TD:LR

Data Mesh 4.0.4 is only available for a very short time. please ensure you scroll to the bottom of the article to understand the temporal nature of the Data Mesh 4.0.4 approach.

ADI - AgileData.io

This article was published on 1st April 2022 as an April Fools Joke.

ADI - The Joker Fish

What is Data Mesh 4.0.4?

The big book of Data Mesh has just been released, but at AgileData we are way ahead of the curve and we were already working on the next generation, modern, big data mesh stack version, which we have coined Data Mesh 4.0.4.

Where Data Mesh 1.0 describes four core principles of:

domain-driven ownership of data
data as a product
self-serve data platform
federated computational governance

Here at AgileData we believe these principles are already legacy and a new modern set of principles are required. Being recognised as thought leaders in the data mesh space (at least within our own team google meet calls) we have revised these principles with a 4.0.4 version.

The new Data Mesh 4.0.4 principles are:

attribute-level ownership of data
AI neural net data delivery
5 star silver service data platform
sheriff based governance

Attribute-level ownership of data (AOOD)

Domains are big and complex

One of the problems with domain driven design is that domains often contain a lot of data. We might break the big elephant down into smaller elephants using domain design, but they are still elephants none the less, and often still a pain in the butt.

Think of domains based on organisational silo's. Sales, HR, Operations etc, those domains contain lots of data, customers, orders, employees, leave request data to name but a few.

Think of domains based on core business processes that cross organisational silo's, for example "customer orders product from an employee in a store". Again lots and lots of data.

The poor old domain team will be very busy working with all that data, and thats not fair on the team.

Then apply a lens of master data, golden records or single answer to a single question. Do we have domain teams on domain teams, aka master data domain teams?

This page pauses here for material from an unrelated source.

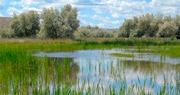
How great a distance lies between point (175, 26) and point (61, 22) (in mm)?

Those teams would have to talk to lots of other teams, and we all know how much time is wasted in meetings between people, its so much better when teams work in complete isolation.

This domain driven design thing seems big, complex and involves lots of work.

At AgileData we have developed a much easier Data Mesh 4.0.4 approach called Attribute-level data design.

Attribute-level data design approach

In this approach each data team looks after one attribute and one attribute only. For example customer date of birth.

This team is responsible for collecting the customer date of birth from any source system or application where it is captured. The team then load this attribute data into their own data repository, ideally creating a set of source specific Operational Data Stores (ODS) and then a Master Data Store with a single conformed view of the attribute.

The good news with this approach is as lots of people share the birth date of 1st April 2022, you will save heaps on data storage as it will only be stored once, no matter how many customers have this date of birth.

Lets look at some of the benefits of the Attribute-level data design approach

Attributes are easy to identify

Customer date of birth is customer date of birth, there is very little augment on that definition, so its a very simple thing to define, no cross domain boundary arguments on that one.

Hyper-specialisation

Dates of birth can be stored in multiple date formats, 2022-04-01 or 01/04/2022, but fear not. The customer date of birth attribute-level ownership team will become experts in the various date formats and will be hyper-specialist experts in this work in next to no time.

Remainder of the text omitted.